Parents need to read between the lines of school inspection reports
A lot of boxes have to be ticked if Ireland wants to deliver on Education Minister Richard Bruton's ambition to have the best education system in Europe within a decade.
At its most fundamental is delivering the highest standards in primary and post-primary schools, where children spend up to 14 of their formative years. Research tells us that the better their experience of the system, the longer they will stay in it.
What happens in school, from the earliest ages, is crucial to shaping a child's future.
It is not only about acquiring subject knowledge, but building confidence and esteem, and developing citizenship skills.
Schools play an important role in smoothing out different levels of disadvantage that children may bring into the classroom, such as a deprived socio-economic background or special need that requires them to have additional support.
It takes resources, such as funding for day-to-day running costs, a considered curriculum, a supply of well-trained teachers working under the stewardship of good principals and boards of management. It also needs a system of checks and balances to ensure everything is working, and if it is not, to take the necessary action.
School inspection reports offer an invaluable bird's-eye view of what is happening on the ground. Among recent improvements is a breakdown of the language used to enable them to be better understood.
There was a time the inspection reports were kept under wraps, but, since 2006, they have been publicly available on the Department of Education website. They are essential reading for parents with a child at school, or one who will soon be enrolled.
Reading a recent report about a school in which a parent has a child, or intends to send a child, will deliver pointers. As well as seeing what it says about teaching and learning, parents should be watching for what it says about issues such as the atmosphere in the school, and the arrangements for the care and wider development of students.
Even if a recent report about a school of interest does not exist, careful reading of a random selection of others will provide a picture of what to expect from a good school.
It also becomes clear how and where schools fall down, and whether there is a capacity, and a will, to drive necessary improvements. Sometimes a report may highlight how teaching quality is very good, but that leadership is weak. Ultimately, poor leadership will drag a school down.
It is the hope, and intention, that a critical report will be followed by a concerted drive for improvement, that could quickly turn the school into a model.

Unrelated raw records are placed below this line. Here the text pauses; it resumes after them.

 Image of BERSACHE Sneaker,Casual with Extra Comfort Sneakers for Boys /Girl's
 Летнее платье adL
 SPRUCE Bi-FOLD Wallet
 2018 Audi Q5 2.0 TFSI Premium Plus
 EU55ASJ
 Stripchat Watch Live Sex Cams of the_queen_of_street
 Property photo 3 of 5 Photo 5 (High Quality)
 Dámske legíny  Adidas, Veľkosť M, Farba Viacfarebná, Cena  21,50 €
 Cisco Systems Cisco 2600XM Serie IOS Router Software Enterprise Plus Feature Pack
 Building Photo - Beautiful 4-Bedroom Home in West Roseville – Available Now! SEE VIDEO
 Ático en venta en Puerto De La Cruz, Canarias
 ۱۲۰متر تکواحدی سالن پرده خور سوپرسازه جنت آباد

The ongoing evolution of the inspection regime in recent years has included the introduction of follow-through inspections to check up on whether recommendations have been implemented.

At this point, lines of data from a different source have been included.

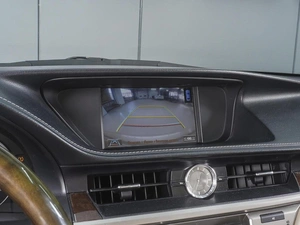Седан Lexus ES 2014 года, 2099000 рублей, Ростов-на-Дону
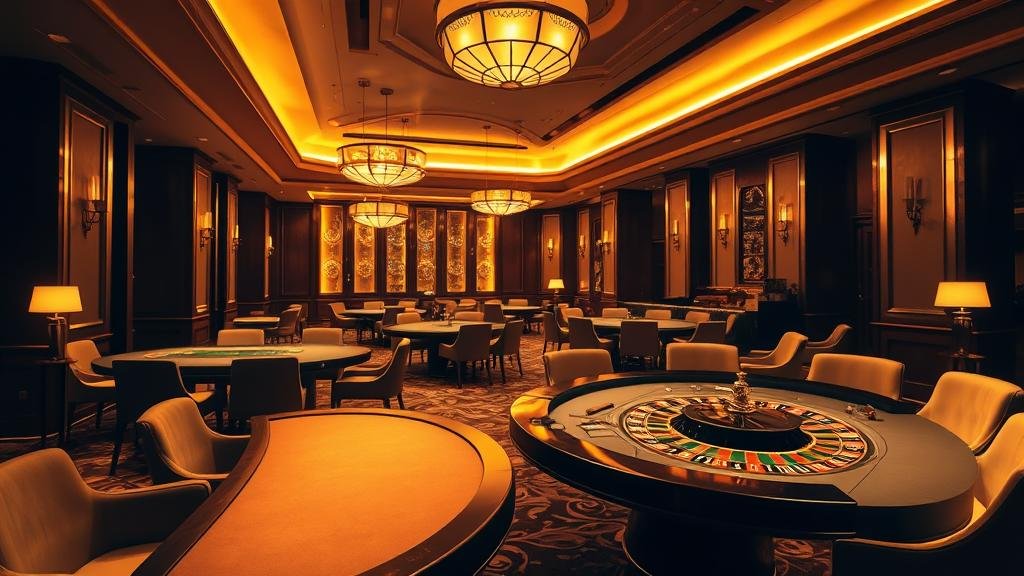 กลไกพิเศษและ RTP ของสล็อต Push Gaming, Nolimit City, YGG, Pragmatic Play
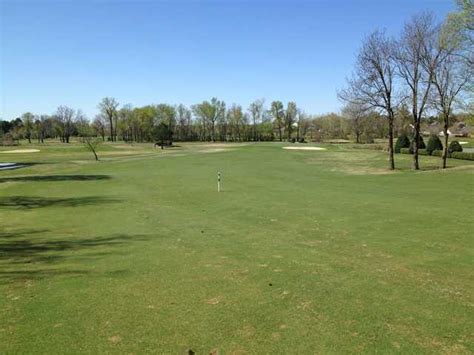 Wedgewood Golf Club Tee Times - Olive Branch MS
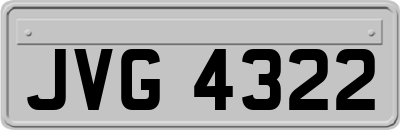 JVG4322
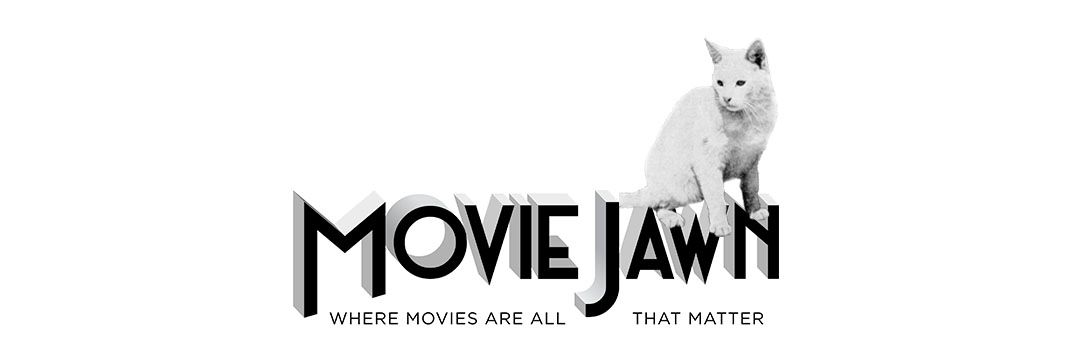 MovieJawn: the Cat and Dog Days of Summer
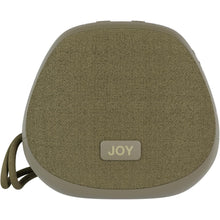 Buy Happy Plugs,Happy Plugs Speaker Joy – Green - Gadcet UK | UK | London | Scotland | Wales| Near Me | Cheap | Pay In 3 | Speaker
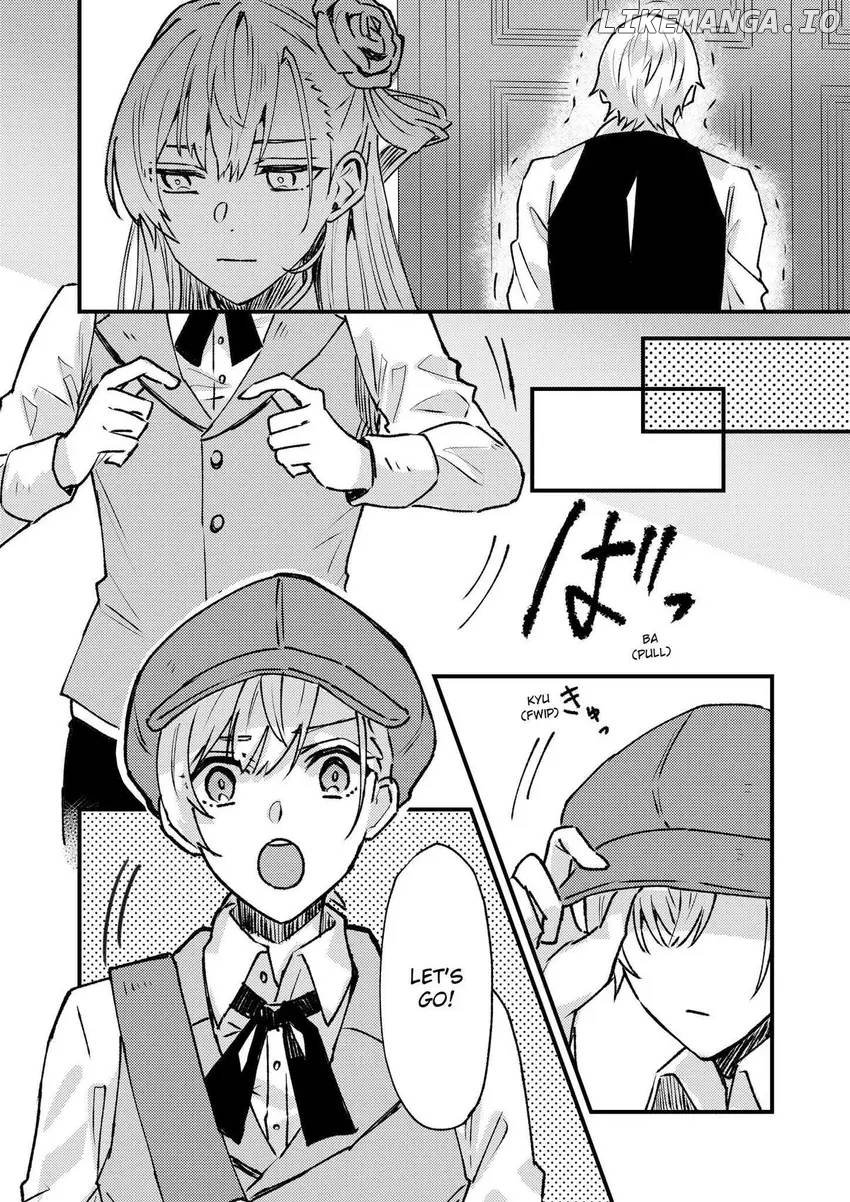 Page 23 of Chapter 24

There was a disappointing example this year of the system not delivering.
Despite a critical whole school evaluation (WSE) report last spring, parents withdrew their children from Scoil Bhrighde, Faughart, Co Louth, in September, because of lack of action to address concerns.
The WSE highlighted issues about teaching standards, lack of leadership and poor oversight by the board of management.
The more people who read and heed inspection reports, the less likely it is that such a case will be repeated in future.